___ EXERCISE MATERIALS
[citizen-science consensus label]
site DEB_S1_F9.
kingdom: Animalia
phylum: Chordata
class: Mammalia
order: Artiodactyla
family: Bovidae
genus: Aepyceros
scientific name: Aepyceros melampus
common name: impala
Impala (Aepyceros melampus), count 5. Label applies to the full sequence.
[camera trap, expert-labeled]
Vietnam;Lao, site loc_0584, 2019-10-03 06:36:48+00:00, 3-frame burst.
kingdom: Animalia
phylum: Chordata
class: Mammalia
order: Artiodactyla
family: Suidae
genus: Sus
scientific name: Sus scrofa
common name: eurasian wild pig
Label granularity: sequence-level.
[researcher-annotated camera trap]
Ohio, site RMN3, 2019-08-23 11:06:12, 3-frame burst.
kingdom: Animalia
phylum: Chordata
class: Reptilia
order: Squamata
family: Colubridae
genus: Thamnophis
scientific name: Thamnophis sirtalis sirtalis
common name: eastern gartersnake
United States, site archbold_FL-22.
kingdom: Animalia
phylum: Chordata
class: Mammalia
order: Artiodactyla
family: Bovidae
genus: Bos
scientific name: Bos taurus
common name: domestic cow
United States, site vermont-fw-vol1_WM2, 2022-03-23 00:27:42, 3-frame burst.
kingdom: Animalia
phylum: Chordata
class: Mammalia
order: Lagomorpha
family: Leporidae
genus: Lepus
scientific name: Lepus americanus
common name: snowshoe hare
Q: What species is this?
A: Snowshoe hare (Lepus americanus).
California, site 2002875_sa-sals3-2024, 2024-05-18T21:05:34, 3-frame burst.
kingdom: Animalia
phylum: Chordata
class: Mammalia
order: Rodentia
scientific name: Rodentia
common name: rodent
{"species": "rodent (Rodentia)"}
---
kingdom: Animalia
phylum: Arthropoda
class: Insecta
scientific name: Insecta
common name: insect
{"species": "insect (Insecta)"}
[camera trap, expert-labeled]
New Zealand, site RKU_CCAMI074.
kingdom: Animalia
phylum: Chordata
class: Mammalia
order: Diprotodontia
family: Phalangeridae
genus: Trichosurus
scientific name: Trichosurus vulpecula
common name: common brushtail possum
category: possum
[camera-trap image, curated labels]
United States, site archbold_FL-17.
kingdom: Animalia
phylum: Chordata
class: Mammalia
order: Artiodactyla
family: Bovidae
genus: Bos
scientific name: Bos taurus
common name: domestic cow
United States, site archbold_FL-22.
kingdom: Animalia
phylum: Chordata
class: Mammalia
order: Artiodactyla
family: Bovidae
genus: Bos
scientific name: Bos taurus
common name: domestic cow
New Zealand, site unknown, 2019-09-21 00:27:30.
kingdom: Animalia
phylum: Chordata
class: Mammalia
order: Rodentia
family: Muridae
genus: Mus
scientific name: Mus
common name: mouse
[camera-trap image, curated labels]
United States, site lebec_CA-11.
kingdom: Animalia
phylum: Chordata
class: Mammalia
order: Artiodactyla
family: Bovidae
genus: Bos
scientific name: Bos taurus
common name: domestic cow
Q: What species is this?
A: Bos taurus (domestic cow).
______
→ WHAT YOU SHOULD DO
Whenever a line of the data above holds the word "species", it counts once; report the total number of such lines and nothing more.

→ ANSWER FOR THE TASK
4